— start Rows —

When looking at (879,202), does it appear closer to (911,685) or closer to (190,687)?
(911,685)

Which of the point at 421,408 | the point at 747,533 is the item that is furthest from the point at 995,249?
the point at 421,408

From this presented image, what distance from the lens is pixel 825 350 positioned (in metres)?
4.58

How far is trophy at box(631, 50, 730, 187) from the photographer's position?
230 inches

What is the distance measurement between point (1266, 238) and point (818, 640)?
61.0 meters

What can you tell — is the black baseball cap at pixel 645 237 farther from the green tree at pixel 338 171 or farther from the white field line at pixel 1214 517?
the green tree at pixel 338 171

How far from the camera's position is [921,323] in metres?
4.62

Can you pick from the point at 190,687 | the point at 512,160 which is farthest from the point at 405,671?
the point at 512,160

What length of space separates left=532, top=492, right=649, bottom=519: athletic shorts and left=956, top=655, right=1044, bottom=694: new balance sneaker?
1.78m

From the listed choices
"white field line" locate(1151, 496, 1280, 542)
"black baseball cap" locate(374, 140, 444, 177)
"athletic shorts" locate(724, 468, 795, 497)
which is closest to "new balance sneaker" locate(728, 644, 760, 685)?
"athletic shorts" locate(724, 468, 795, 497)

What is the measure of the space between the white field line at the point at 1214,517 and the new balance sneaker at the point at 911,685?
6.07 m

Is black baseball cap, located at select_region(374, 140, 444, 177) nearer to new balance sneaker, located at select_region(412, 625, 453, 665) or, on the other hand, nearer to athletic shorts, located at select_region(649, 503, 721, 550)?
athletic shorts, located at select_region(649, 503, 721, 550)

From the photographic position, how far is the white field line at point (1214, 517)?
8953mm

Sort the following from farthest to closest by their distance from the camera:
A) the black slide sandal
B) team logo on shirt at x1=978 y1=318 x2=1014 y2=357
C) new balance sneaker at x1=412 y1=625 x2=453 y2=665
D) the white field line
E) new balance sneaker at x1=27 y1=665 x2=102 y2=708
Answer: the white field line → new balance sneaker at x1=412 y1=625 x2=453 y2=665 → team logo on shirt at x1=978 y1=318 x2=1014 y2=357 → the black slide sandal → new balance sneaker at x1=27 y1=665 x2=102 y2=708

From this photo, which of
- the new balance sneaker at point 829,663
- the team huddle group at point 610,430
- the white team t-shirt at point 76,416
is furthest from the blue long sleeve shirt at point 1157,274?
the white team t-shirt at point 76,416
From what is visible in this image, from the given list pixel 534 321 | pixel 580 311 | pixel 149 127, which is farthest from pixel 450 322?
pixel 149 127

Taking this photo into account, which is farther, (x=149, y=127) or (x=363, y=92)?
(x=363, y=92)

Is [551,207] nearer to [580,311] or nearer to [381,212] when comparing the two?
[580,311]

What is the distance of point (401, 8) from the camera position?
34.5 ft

— end Rows —

▶ _Exercise brief_
Render the stretch of the listing from the line containing "What is the distance of" through the end of the listing as a numbered list, omitting any blank lines.

▶ _Task answer_
1. What is the distance of point (401, 8) from the camera position?
2. 34.5 ft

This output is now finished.